Exactly as given, write out the lines from the one containing "At what distance, measured" through the end of the listing, with both ends included and nothing else.

— START OF AVAILABLE DATA —

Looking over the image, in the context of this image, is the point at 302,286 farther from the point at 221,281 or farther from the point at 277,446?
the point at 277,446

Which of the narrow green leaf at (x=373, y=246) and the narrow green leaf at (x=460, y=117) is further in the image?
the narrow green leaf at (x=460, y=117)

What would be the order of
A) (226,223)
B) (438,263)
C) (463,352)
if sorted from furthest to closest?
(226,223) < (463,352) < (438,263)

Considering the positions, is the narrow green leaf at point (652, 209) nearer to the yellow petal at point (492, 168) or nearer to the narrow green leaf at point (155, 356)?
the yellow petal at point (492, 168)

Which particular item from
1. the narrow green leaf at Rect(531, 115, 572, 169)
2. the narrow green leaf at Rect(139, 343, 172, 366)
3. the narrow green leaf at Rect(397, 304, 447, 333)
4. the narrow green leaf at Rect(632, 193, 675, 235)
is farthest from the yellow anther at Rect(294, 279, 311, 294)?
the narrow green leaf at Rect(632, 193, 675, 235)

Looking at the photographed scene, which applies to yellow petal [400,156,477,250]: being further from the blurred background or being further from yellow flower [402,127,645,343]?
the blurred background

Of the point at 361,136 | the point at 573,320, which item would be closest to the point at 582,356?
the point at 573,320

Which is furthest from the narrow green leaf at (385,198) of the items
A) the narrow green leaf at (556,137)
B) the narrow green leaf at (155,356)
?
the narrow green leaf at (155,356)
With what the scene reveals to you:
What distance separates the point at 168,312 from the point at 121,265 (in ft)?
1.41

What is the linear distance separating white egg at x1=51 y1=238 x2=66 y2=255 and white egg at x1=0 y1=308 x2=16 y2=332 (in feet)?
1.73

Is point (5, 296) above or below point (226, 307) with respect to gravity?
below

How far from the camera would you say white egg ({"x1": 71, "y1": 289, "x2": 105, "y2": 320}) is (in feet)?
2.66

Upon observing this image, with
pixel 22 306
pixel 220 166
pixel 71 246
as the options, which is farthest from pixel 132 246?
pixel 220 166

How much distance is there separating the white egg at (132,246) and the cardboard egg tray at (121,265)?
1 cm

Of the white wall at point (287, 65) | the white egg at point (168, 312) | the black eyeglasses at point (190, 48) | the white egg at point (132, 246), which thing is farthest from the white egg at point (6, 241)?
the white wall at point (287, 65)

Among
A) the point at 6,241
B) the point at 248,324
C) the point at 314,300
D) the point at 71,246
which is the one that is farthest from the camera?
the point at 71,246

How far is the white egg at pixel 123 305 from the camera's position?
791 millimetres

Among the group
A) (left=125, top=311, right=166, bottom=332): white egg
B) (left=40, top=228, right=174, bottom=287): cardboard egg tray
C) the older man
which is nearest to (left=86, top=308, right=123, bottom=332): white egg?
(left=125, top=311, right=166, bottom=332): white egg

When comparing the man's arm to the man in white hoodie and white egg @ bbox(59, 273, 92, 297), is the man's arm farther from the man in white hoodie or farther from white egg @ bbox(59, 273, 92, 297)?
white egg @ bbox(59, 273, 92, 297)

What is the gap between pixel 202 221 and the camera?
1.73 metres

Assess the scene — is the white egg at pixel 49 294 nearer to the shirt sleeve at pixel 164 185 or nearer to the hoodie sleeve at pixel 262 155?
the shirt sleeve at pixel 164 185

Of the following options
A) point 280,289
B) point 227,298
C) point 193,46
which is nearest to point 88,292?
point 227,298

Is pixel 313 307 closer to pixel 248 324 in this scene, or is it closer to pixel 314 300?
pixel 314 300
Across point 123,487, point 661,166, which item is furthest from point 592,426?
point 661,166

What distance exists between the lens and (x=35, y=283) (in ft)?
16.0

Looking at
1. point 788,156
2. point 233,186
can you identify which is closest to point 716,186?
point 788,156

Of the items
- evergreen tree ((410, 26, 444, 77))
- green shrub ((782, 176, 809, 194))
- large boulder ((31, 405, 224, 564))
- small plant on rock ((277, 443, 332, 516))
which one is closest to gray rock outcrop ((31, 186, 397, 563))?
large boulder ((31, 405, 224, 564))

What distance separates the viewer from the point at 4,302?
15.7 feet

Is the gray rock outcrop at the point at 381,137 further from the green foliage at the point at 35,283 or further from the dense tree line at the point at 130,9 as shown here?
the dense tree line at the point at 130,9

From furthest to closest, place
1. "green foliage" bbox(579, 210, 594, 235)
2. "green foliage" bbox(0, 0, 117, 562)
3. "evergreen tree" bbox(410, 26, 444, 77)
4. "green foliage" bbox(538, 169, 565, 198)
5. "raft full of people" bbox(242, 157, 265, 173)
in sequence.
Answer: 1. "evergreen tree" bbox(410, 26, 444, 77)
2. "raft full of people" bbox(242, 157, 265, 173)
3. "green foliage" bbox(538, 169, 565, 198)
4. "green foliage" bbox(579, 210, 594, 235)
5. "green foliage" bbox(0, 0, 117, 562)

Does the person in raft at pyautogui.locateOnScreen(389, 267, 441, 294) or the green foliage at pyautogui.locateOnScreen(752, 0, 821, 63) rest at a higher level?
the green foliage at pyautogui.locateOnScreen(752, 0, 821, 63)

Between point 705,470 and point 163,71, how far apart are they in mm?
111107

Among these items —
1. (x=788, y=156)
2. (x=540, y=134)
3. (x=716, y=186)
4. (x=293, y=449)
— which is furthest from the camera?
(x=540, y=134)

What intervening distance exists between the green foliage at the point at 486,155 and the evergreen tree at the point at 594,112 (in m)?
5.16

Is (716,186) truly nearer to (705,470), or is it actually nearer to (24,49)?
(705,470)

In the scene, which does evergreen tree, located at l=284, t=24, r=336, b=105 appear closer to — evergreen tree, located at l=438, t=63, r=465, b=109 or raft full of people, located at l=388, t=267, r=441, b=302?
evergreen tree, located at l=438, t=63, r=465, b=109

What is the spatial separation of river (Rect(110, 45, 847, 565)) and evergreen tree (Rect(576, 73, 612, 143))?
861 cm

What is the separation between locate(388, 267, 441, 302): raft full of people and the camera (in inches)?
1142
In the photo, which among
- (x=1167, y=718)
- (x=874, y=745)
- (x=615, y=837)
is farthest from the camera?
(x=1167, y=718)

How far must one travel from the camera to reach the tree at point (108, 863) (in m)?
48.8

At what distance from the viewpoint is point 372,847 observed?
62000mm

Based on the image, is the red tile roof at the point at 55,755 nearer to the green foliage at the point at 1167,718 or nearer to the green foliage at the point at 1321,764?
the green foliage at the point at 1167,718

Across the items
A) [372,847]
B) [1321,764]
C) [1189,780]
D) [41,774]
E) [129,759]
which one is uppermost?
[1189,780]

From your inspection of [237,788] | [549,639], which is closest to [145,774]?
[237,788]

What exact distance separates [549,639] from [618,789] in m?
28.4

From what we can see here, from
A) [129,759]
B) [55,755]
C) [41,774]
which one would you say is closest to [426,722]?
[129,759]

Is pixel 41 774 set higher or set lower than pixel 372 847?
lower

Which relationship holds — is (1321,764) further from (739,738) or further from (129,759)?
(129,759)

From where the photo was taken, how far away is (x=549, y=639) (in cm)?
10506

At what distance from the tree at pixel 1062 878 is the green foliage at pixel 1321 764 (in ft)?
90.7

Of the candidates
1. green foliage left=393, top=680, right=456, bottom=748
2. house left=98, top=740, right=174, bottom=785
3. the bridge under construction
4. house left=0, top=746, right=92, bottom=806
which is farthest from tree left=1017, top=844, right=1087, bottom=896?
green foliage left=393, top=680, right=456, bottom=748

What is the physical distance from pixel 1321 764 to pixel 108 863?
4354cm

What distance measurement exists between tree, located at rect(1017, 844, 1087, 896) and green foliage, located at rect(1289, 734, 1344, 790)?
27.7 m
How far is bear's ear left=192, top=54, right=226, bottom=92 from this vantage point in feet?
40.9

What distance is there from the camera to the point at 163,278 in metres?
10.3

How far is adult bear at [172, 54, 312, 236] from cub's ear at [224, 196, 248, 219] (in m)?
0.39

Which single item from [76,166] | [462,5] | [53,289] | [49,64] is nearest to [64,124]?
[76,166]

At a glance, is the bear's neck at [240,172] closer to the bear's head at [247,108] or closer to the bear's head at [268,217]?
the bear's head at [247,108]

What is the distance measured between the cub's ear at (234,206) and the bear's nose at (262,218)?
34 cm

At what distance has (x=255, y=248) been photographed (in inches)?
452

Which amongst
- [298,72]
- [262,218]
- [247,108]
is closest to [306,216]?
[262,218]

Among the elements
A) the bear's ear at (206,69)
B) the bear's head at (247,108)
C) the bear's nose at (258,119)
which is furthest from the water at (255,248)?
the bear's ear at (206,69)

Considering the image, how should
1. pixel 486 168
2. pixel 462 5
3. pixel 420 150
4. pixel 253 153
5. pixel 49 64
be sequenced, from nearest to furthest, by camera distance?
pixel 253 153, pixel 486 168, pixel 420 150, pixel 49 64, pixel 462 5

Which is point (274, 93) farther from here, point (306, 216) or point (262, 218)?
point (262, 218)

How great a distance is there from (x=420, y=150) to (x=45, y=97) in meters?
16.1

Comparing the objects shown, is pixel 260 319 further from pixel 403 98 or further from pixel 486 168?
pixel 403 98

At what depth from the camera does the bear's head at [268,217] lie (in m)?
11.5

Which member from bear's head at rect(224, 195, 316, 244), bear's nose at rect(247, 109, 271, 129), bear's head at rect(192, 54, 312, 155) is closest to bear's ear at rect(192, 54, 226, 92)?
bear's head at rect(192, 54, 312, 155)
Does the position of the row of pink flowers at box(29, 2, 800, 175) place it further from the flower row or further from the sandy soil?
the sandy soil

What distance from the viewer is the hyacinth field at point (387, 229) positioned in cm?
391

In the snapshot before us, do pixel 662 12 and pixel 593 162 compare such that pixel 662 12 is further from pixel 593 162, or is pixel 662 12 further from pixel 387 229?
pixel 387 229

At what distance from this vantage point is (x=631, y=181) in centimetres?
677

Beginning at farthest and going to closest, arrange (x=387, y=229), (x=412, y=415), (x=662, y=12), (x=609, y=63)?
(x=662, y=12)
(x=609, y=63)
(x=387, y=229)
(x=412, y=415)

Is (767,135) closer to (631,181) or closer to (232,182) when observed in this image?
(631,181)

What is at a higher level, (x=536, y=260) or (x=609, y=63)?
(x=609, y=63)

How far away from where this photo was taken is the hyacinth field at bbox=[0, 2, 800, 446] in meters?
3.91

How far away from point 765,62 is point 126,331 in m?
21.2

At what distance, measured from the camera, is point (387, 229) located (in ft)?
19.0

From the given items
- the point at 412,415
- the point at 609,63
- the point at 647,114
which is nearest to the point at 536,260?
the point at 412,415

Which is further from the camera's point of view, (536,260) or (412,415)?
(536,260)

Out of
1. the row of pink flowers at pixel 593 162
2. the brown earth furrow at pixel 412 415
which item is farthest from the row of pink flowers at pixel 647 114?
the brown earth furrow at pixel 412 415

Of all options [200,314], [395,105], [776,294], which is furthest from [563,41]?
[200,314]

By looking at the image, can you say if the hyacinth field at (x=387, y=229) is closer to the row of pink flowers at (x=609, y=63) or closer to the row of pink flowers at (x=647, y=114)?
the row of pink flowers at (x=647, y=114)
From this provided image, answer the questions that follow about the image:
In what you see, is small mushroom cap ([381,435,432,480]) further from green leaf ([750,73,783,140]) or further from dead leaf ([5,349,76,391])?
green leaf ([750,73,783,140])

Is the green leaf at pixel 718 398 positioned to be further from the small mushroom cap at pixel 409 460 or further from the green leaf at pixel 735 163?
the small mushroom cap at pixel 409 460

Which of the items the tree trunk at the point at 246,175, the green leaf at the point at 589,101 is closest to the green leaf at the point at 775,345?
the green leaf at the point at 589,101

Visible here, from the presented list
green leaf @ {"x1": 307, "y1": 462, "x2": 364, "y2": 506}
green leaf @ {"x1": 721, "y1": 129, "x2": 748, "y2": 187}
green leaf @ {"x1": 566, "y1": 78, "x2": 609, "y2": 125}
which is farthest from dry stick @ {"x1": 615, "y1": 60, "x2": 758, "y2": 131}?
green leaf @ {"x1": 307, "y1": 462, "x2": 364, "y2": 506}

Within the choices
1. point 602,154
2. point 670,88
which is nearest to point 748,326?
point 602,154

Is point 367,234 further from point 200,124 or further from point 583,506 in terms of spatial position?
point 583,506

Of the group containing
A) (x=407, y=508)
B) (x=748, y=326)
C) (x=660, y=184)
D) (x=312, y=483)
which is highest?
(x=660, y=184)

— END OF AVAILABLE DATA —

*TASK OUTPUT:*
At what distance, measured from the camera, is point (387, 229) located (in ft)?
19.0

From the given items
- the point at 412,415
- the point at 609,63
- the point at 647,114
which is nearest to the point at 536,260?
the point at 412,415

Which is further from the camera's point of view, (536,260) or (412,415)?
(536,260)

Out of
1. the row of pink flowers at pixel 593 162
2. the brown earth furrow at pixel 412 415
which item is farthest from the row of pink flowers at pixel 647 114?
the brown earth furrow at pixel 412 415

Of all options [200,314], [395,105], [776,294], which is furthest from [563,41]?
[200,314]

By looking at the image, can you say if the hyacinth field at (x=387, y=229) is closer to the row of pink flowers at (x=609, y=63) or closer to the row of pink flowers at (x=647, y=114)?
the row of pink flowers at (x=647, y=114)
From this provided image, answer the questions that follow about the image:
In what you see, is small mushroom cap ([381,435,432,480]) further from green leaf ([750,73,783,140]) or further from dead leaf ([5,349,76,391])?
green leaf ([750,73,783,140])

Is the green leaf at pixel 718 398 positioned to be further from the small mushroom cap at pixel 409 460 or further from the green leaf at pixel 735 163?
the small mushroom cap at pixel 409 460

Which of the items the tree trunk at the point at 246,175, the green leaf at the point at 589,101 is closest to the green leaf at the point at 775,345?
the green leaf at the point at 589,101

Visible here, from the presented list
green leaf @ {"x1": 307, "y1": 462, "x2": 364, "y2": 506}
green leaf @ {"x1": 721, "y1": 129, "x2": 748, "y2": 187}
green leaf @ {"x1": 566, "y1": 78, "x2": 609, "y2": 125}
which is farthest from dry stick @ {"x1": 615, "y1": 60, "x2": 758, "y2": 131}?
green leaf @ {"x1": 307, "y1": 462, "x2": 364, "y2": 506}

Within the choices
1. point 602,154
2. point 670,88
which is nearest to point 748,326?
point 602,154

Is point 367,234 further from point 200,124 or further from point 583,506 in terms of spatial position?
point 583,506

Of the group containing
A) (x=407, y=508)
B) (x=748, y=326)
C) (x=660, y=184)
D) (x=312, y=483)
which is highest?
(x=660, y=184)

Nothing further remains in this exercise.